(Work request)
Set down the line containing "Chariot utilitaire commercial" and each line after it through the last line of the records, exactly, leaving pictures out.

━━ Records provided

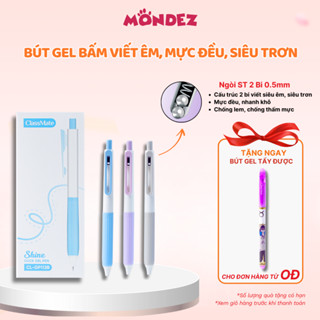 [Tặng 1 bút] Hộp 10 Bút Gel Bấm CLASSMATE, Bút Bi Ngòi ST 2 Bi 0.5mm Viết Siêu Êm, Xanh Đen Tím, Mực Nhanh Khô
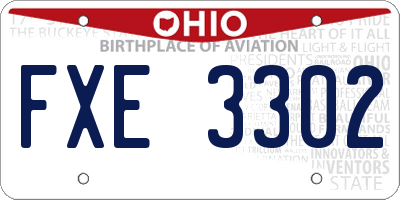 OH license plate FXE3302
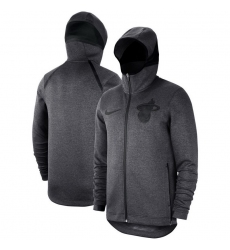 Men Miami Heat Nike Showtime Tonal Therma Flex Performance Full Zip Hoodie Black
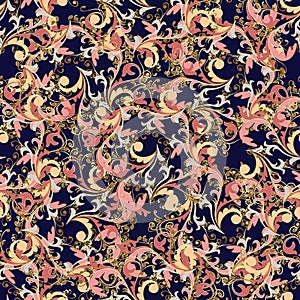 Baroque floral vintage seamless pattern.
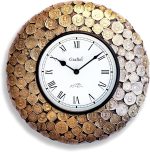 Horloge Murale Décorative Vintage – Doré avec Cadran Romain et Pièces de Monnaie en Laiton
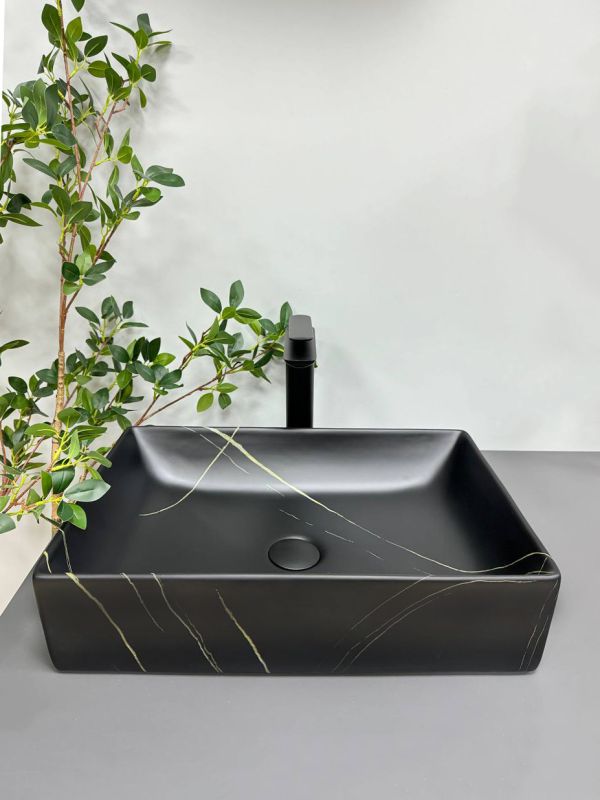 Умивальник VBI LATINA BLACK STONE MATT накладний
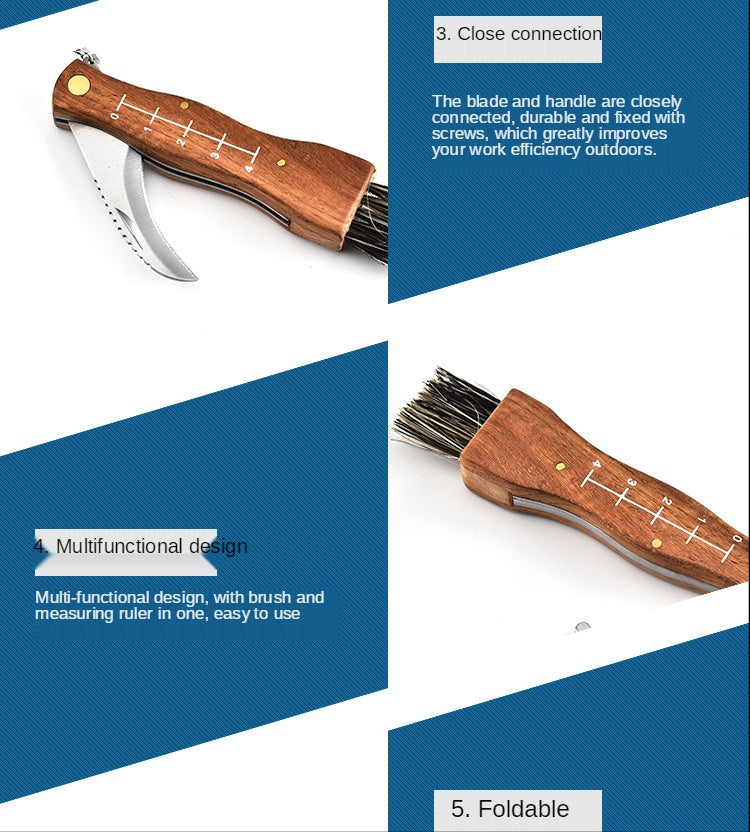 Rosewood Mushroom Knife Multifunction Knife Mushroom Sweep Knife Wooden Handle Knife Camping Knife
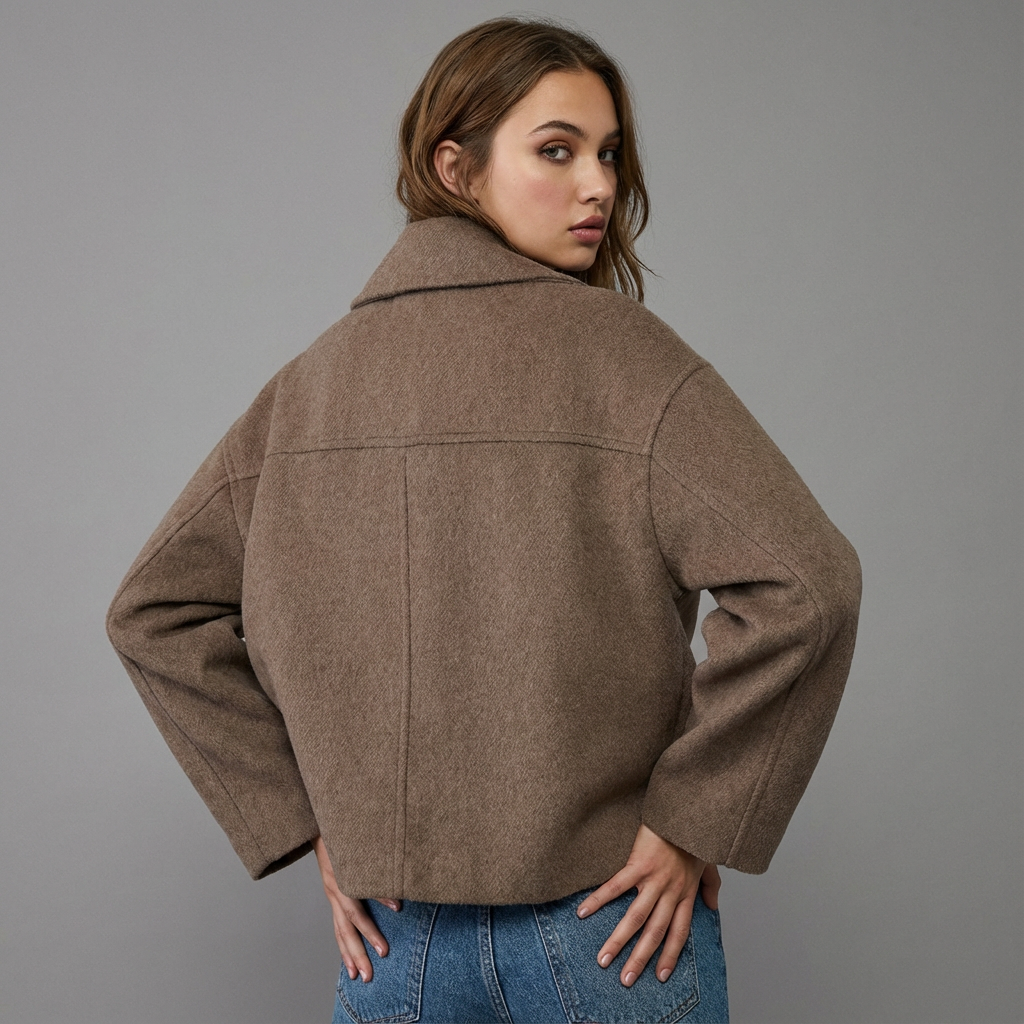 Double-Breasted Women's Jacket with Cropped Fit - Image 2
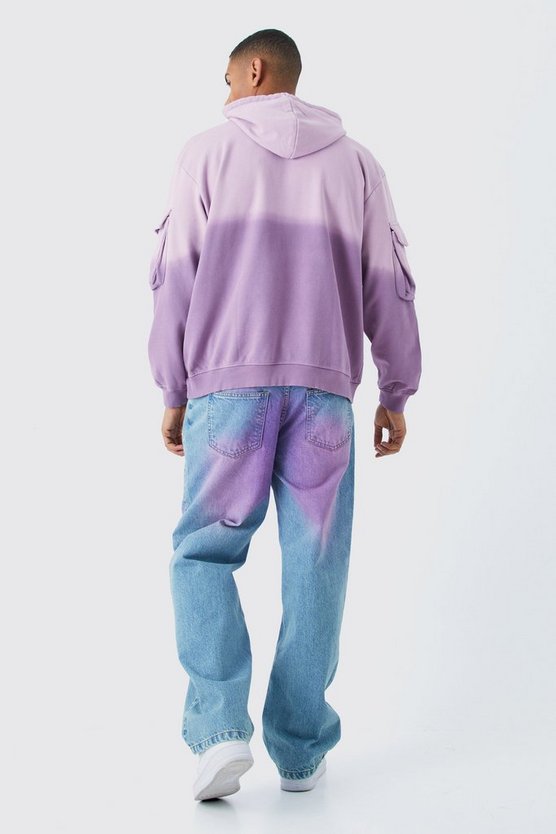 Lockere Jeans mit Pink-Tönung in Antik-Blazer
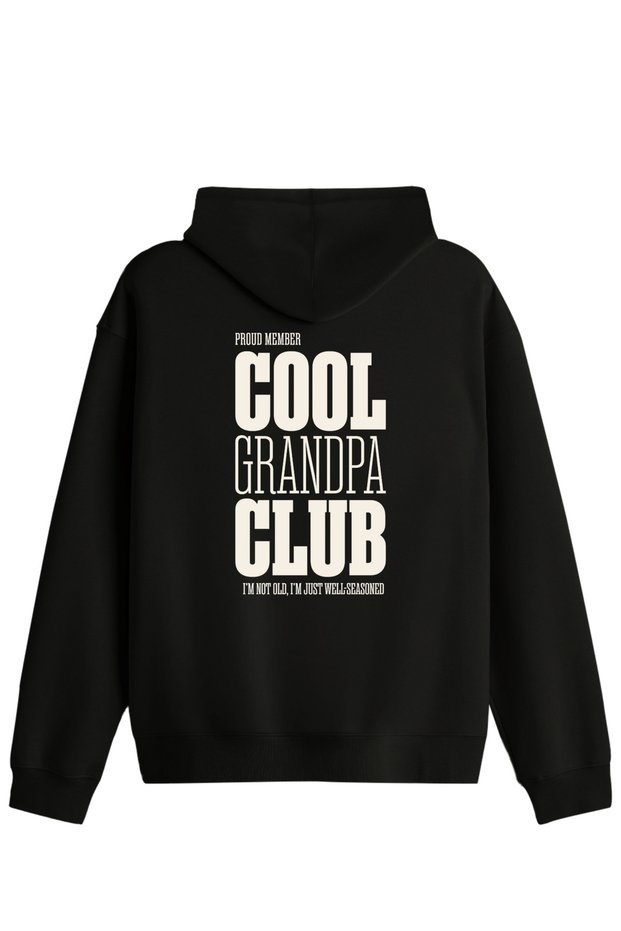 Cool Grandpa Club Printed Unisex Hooded Collar Hoodie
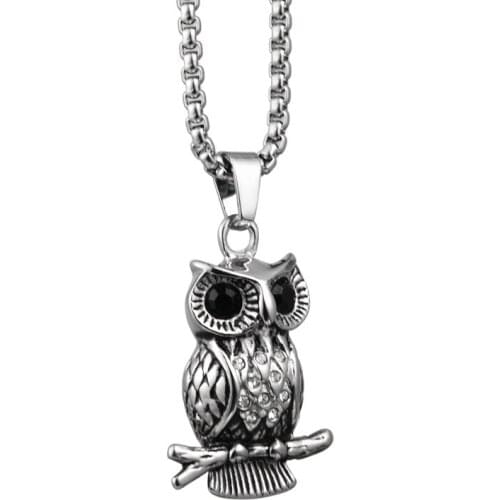 New Fashion Charm Owl Pendant Necklace for Men Exquisite Fashion Party Club Jewelry Popular Wholesale Accessories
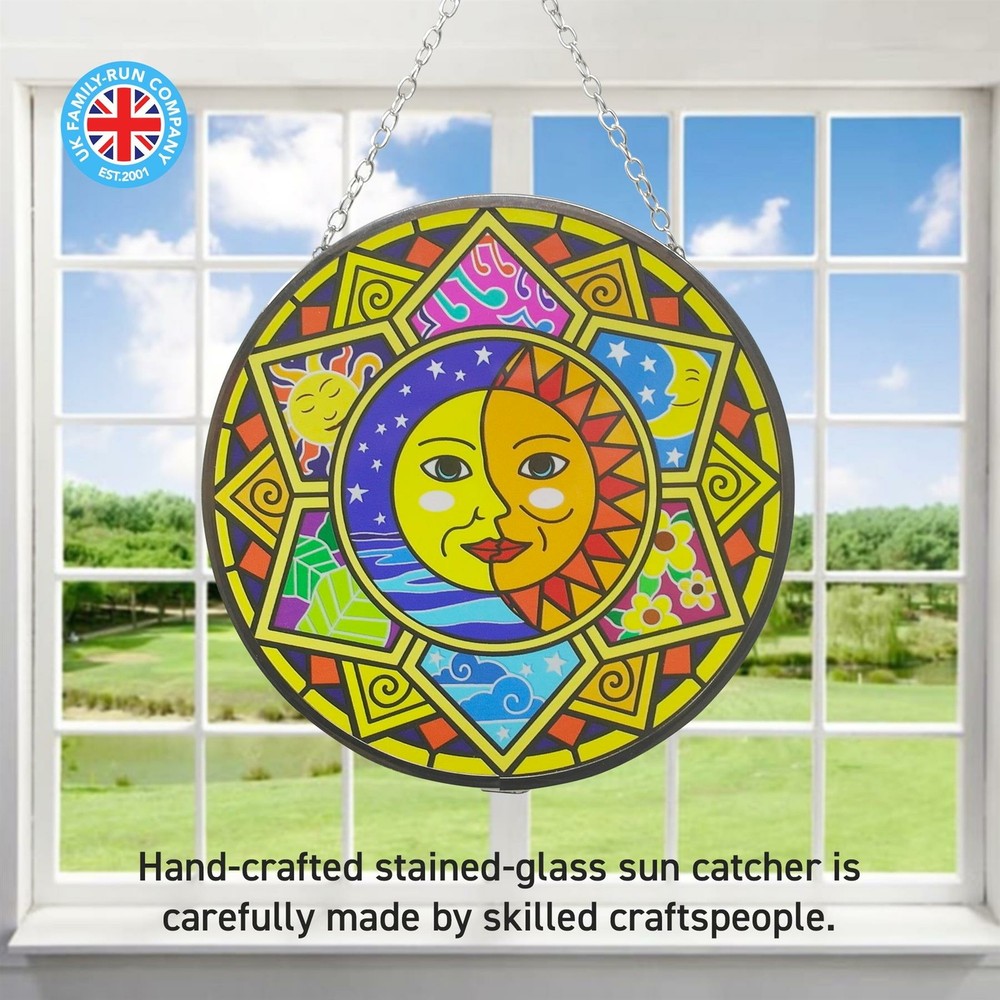 Sun and moon eclipse glass sun catcher with geometric border | 150mm diameter
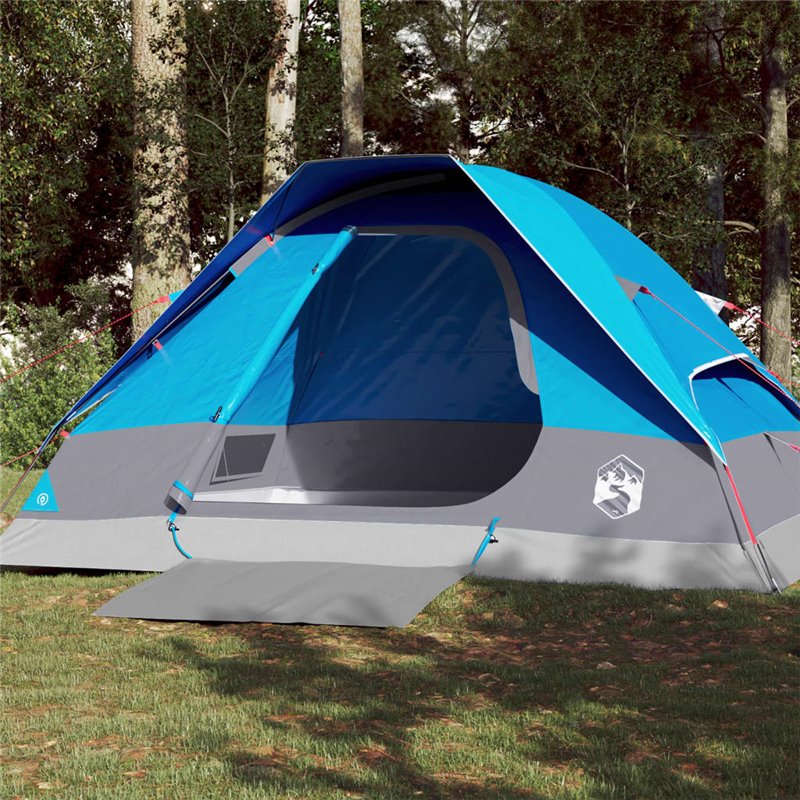 VidaXL Tente de camping à dôme 4 personnes bleu imperméable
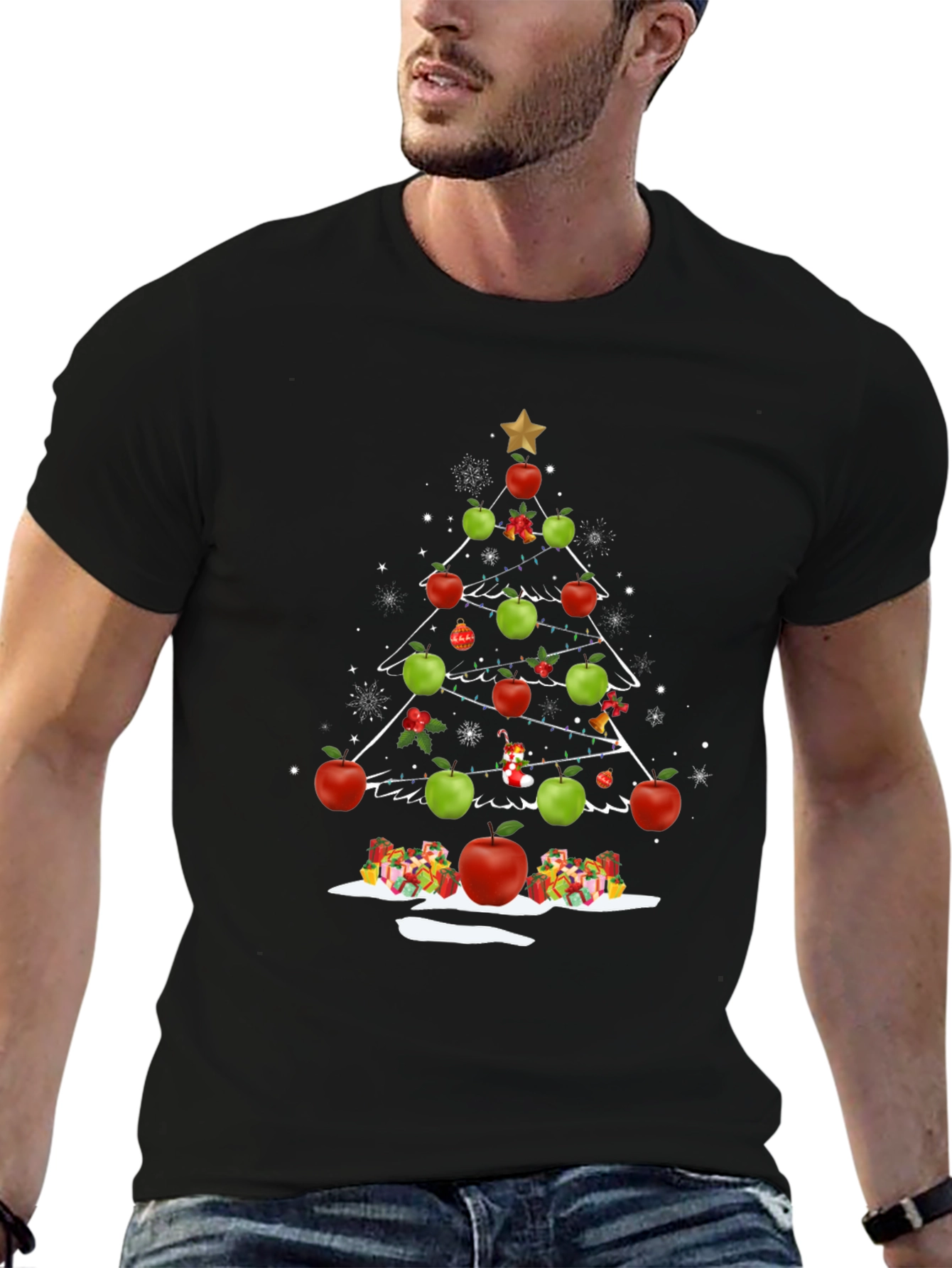 Festive Apple Christmas Tree Graphic Tee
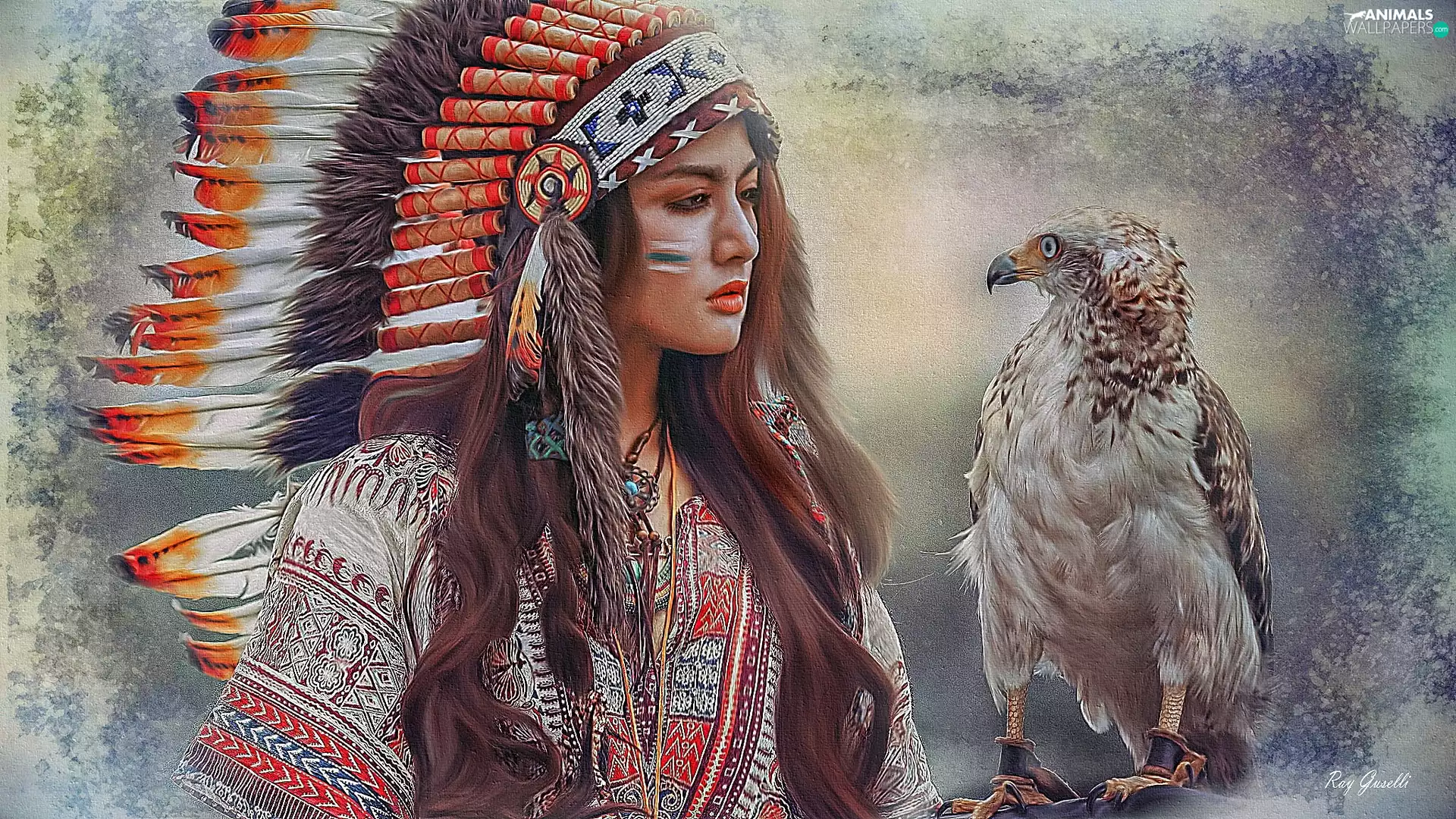 plume, Women, falcon, graphics, Bird, Indian
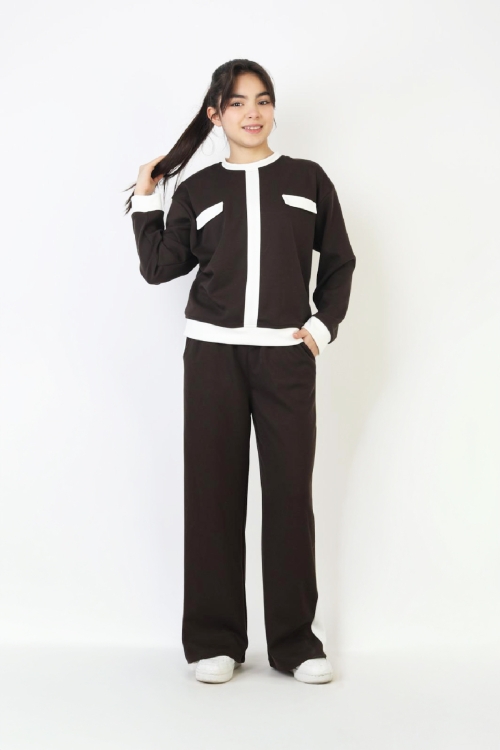 Kız Çocuk Garni Detaylı ve Geniş Paçalı Alt-Üst Takım 12502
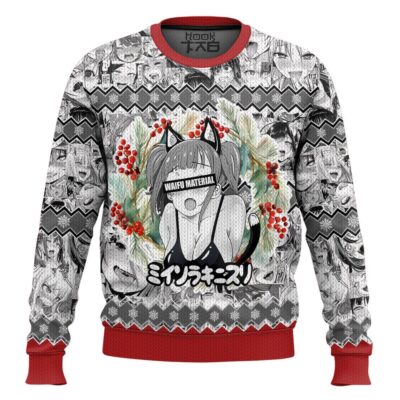 Beastgirl Waifu Material Ahegao Ugly Christmas Sweater
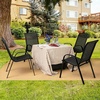 image:imageGiantex Patio Chairs Set of 2 Stackable Outdoor Dining Chairs with Breathable amp QuickDry Fabric amp Armrests for All Weather Lawn Backyard PoolsidePorch Deck 330 LBS Capacity BlueBlack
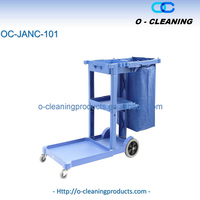Chariot utilitaire commercial en plastique O-Cleaning avec roues, chariot de service d'étiquette pour hôtel avec sac Oxford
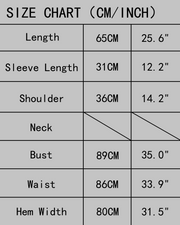 Regular-Fit Short-Sleeve Knit Wrap Top — size chart (cm / inch)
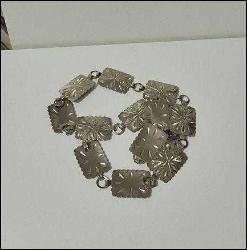 Vintage SİLVEL Marka Gümüş Renk Metal Concho Kemer Amerika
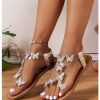 Women's Elegant Rhinestone Butterfly Transparent Elastic Strap Summer Flat Sandals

━━━━

(Solved exercise)
Chariot utilitaire commercial en plastique O-Cleaning avec roues, chariot de service d'étiquette pour hôtel avec sac Oxford
 Regular-Fit Short-Sleeve Knit Wrap Top — size chart (cm / inch)
 Vintage SİLVEL Marka Gümüş Renk Metal Concho Kemer Amerika
 Women's Elegant Rhinestone Butterfly Transparent Elastic Strap Summer Flat Sandals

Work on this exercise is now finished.